前編ではシンガーソングライター冨岡愛がブレイクする契機となった「グッバイバイ」に至る道のりを。後編ではSNSで話題を集めた「グッバイバイ」、続く「愛need your love」、「恋する惑星「アナタ」」、新曲「ジェラシー」の楽曲について深掘り!韓国・東京で開催が決まっているライブに向けて語ってもらった。
SNSで話題を集めた「グッバイバイ」ができるまで
──「グッドバイバイ」これはラブソングですよね。
それまでは綺麗な恋愛の曲を歌っていることが多かったんですけど、「グッバイバイ」ではリアルな恋愛を描きたいなと思って。綺麗事ではない、曖昧な関係の片思いをテーマに、そこでの葛藤を歌っていますね。<グッバイ>とは言っているけど、実際に本人が<グッバイ>できたのかどうかは、リスナーの一人ひとりの子が決めていくことだと思っていて。そこはそれぞれの捉え方に任せたいなと思っています。
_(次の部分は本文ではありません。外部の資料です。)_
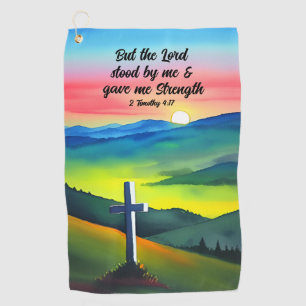 But The Lord Stood By Me Golf Towel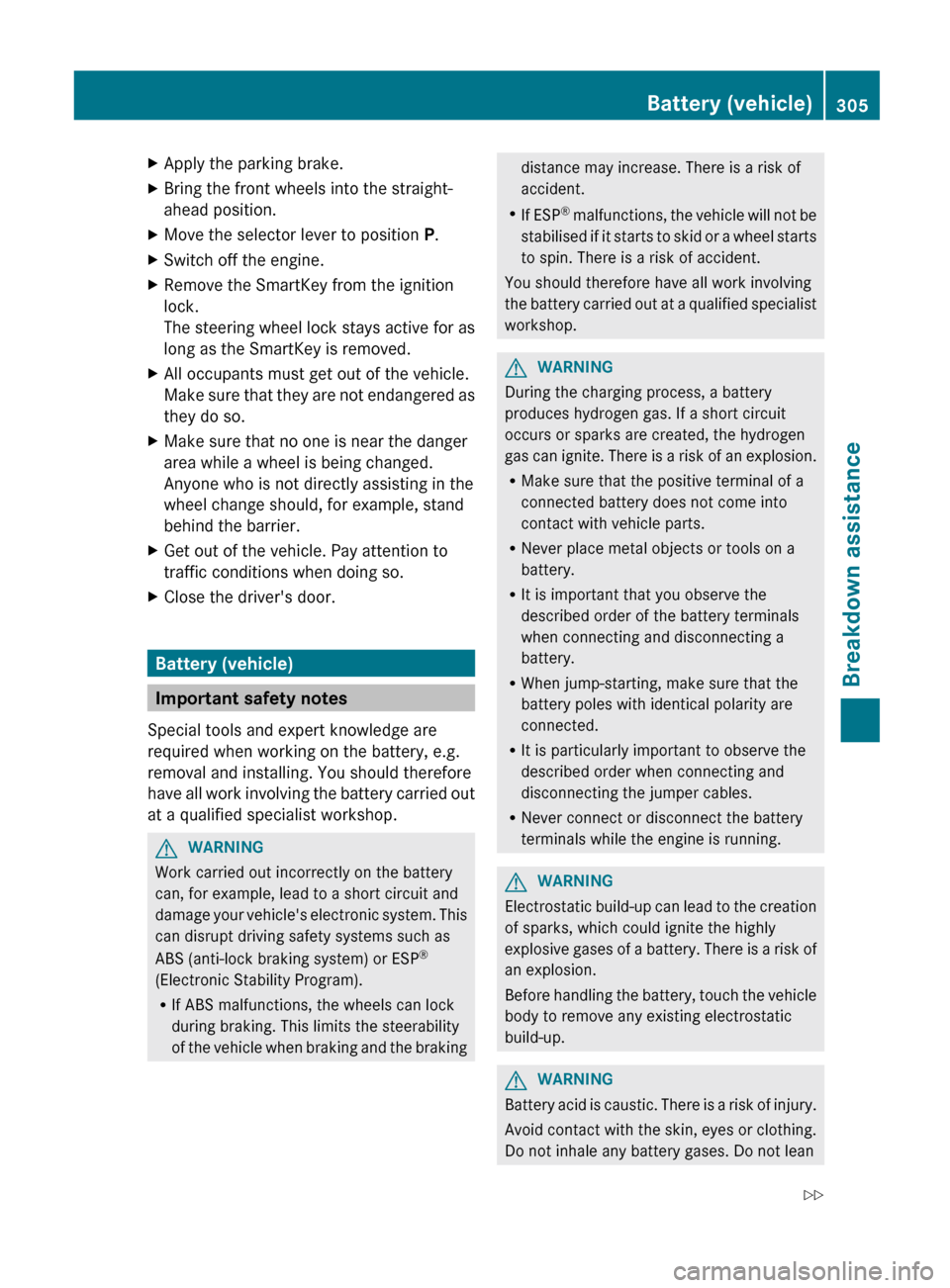 MERCEDES-BENZ G-Class 2013 W463 Owners Manual X
Apply the parking brake.
X Bring the front wheels into the straight-
ahead position.
X Move the selector lever to position P.
X Switch off the engine.
X Remove the SmartKey from the ignition
lock.
T
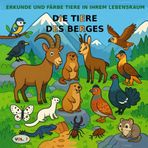 BAND 7: Die Tiere der Berge – BASIC-Version: Malbuch für Kinder von 3 bis 5 Jahren – BASIC-Version (Bilder in Schwarz-Weiß) (Entdecke und male Tiere in ihrem Lebensraum, Band 13)
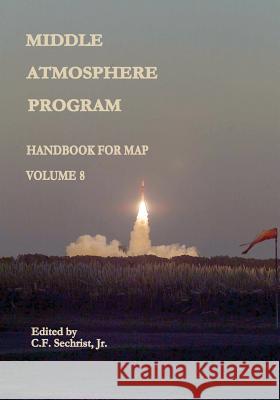 Middle Atmosphere Program - Handbook for MAP: Volume 8 Administration, National Aeronautics and 9781497483101 Createspace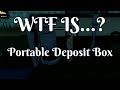 WTF is... Portable Deposit Box??- Best Low Level Money making Methods??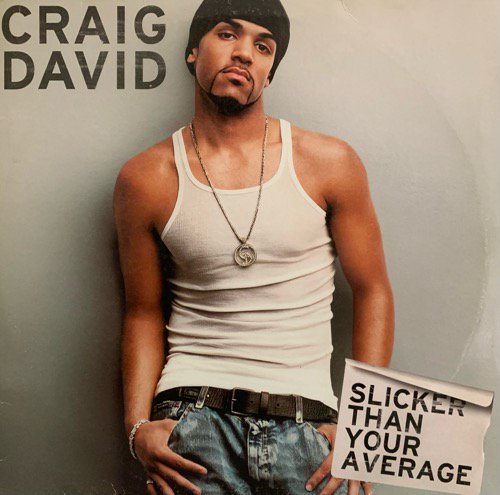 Craig David / Slicker Than Your Average (2002 UK ORIGINAL)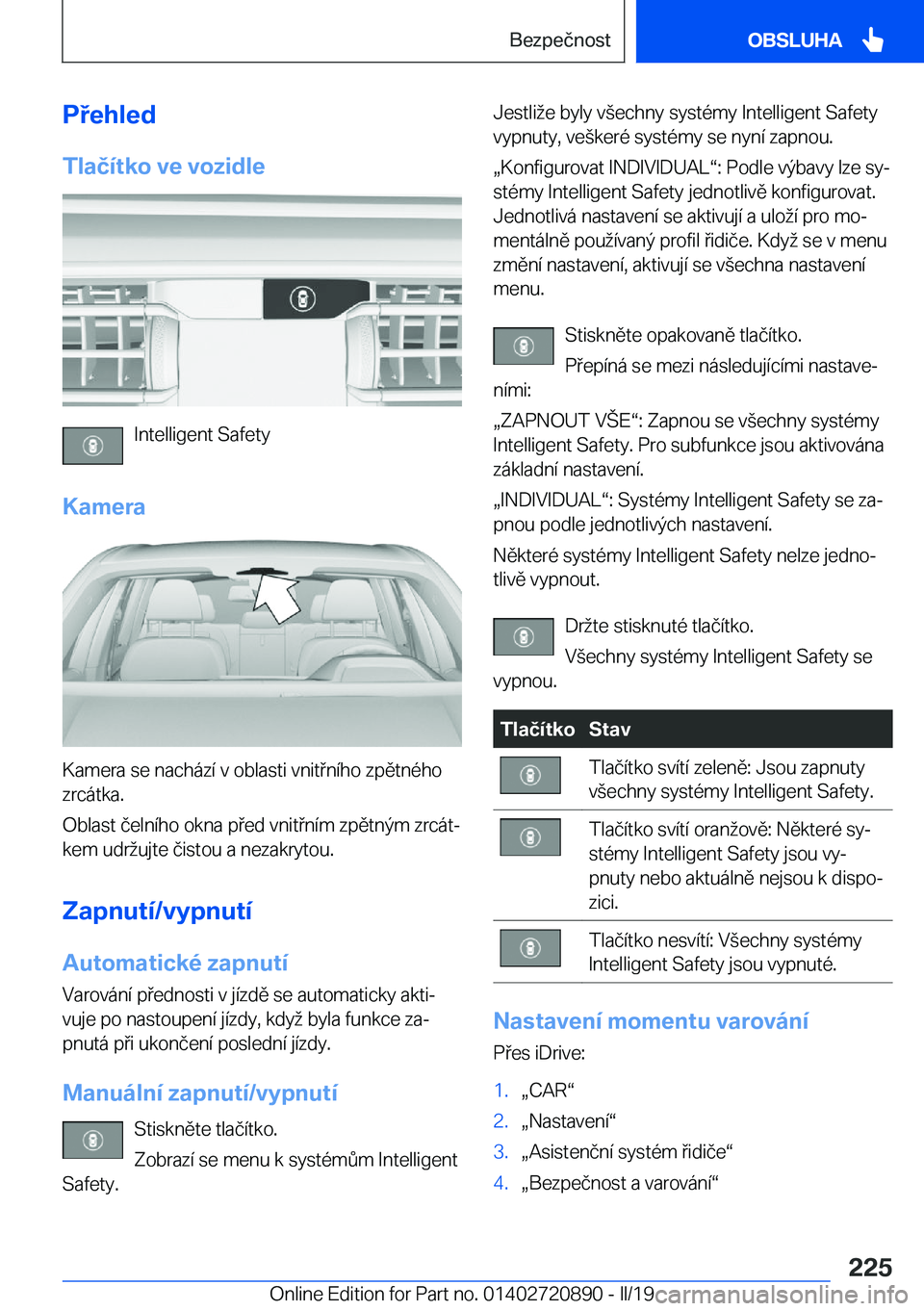 BMW X7 2019  Návod na použití (in Czech) �P�e�h�l�e�d
�T�l�a�č�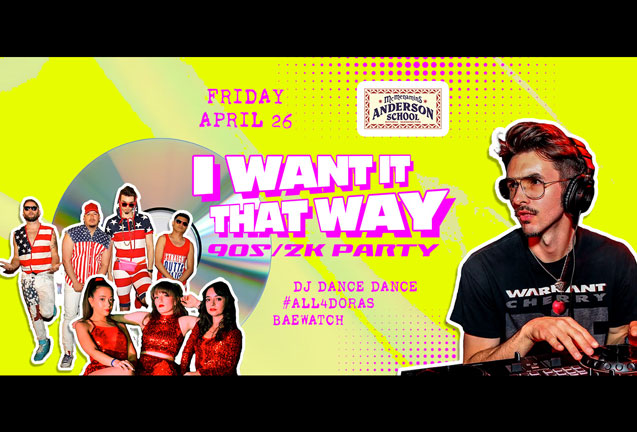I Want It That Way: 90s/2000s Dance Party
──続く「愛need your love」はどんな思いを込めましたか?
音楽への思いを歌った曲になっていますね。特に後半の歌詞は<音楽に片思いしている>っていう表現が正しいかわからないんですけど、もしも音楽の神様がいるんだったら振り向いてほしいっていう思いを1曲にした歌詞になっていますね。後半の<この曲がいつか 有名になって/あなたの耳にも届くようになって>とか、<本音を吐き出すには/これしか見つからないから>とか。<どうでもいい素振りで/立ち上がってゆく背中>なんて部分は路上ライブでの情景とか入れていますし。恋愛にも絡めつつ、私の音楽への思いを歌っていますね。
──そして、今年2月にリリースした「恋する惑星「アナタ」」がじわじわとヒットしてきています。
19歳のときに書いた曲なんですよ。ウォン・カーウァイの映画「恋する惑星」の広告のポスターをきっかけに描いた曲なんです。
──映画を見る前に?
ポスターだけを見て書いた曲ですね。惑星を好きな人に例えたいなって思って。恋した時って、どうしても2人が全く同じぐらいの好きでいることはなかなか難しいじゃないですか。これは、<あるある>だと思うんですけど、女の子は付き合ったときにそこまで好きじゃなくても、付き合っていくうちにめっちゃ好きになってしまうというか。その感覚が違う惑星というか、地球じゃないどっかに連れて行かれる感覚と似ているなと思って。付き合っているときの葛藤を惑星に例えた曲になっていますね。一番比喩表現が多いかもしれないです。
──女の子の<あるある>なの?
気がついたら私の方が好きだったっていうのは、<あるある>だと思います。相手のペースに巻き込まれていて、振り回されている子が多いイメージ。実はこれ、私のお母さんの過去の恋愛の曲でもあるんですよ。冒頭に出てくる指輪は、お母さんの昔の結婚指輪をモチーフに描いたりしているんで、そういう曲にはなっています。
── 一番では2人ですけど、2番は一人になってますよね。
元々はもっと暗い曲だったんですけど、リリースに向けてちょっと明るくしたんですね。気づいたら私の方が好きになっていて、向こうがそっけなくなっていた。そして泣くときってきっと一人だと思うんで、「一人だけ意味わかんない惑星に置いてかれているわ」っていう感覚で書いている曲ですね。それが別れているかどうかは聞いているリスナーさんそれぞれの解釈だと思うんですけど、「すごい孤独になっちゃった」っていう後半の歌詞にはなっていますね。
──釣った魚に餌やらないのが、男の子の<あるある>かもしれない。
そういう感じですよね。そういう人たちに向けて、「聞けよっ!」 って言いたいですね(笑)。
──(笑)5月には「アイワナ」がリリースされました。
去年の夏に「グッバイバイ」と同時に作った曲ですね。曖昧な片思いとか、ちょっと危険な恋じゃないですけど。
──「グッバイバイ」と同じく、本命じゃない、2番目の人ですよね。
2番目の人のブームに入っちゃったので(笑)、その延長線で書きました。「グッバイバイ」の第2弾じゃないんですけど、本当に曖昧な片思いに振り回されてしまっているっていう。誰かを好きになったら、本当にそれしか見えていない人って、いると思うんですけど。それって、罠にかかってしまったというか、囚われてしまった感覚に似ているなって思って。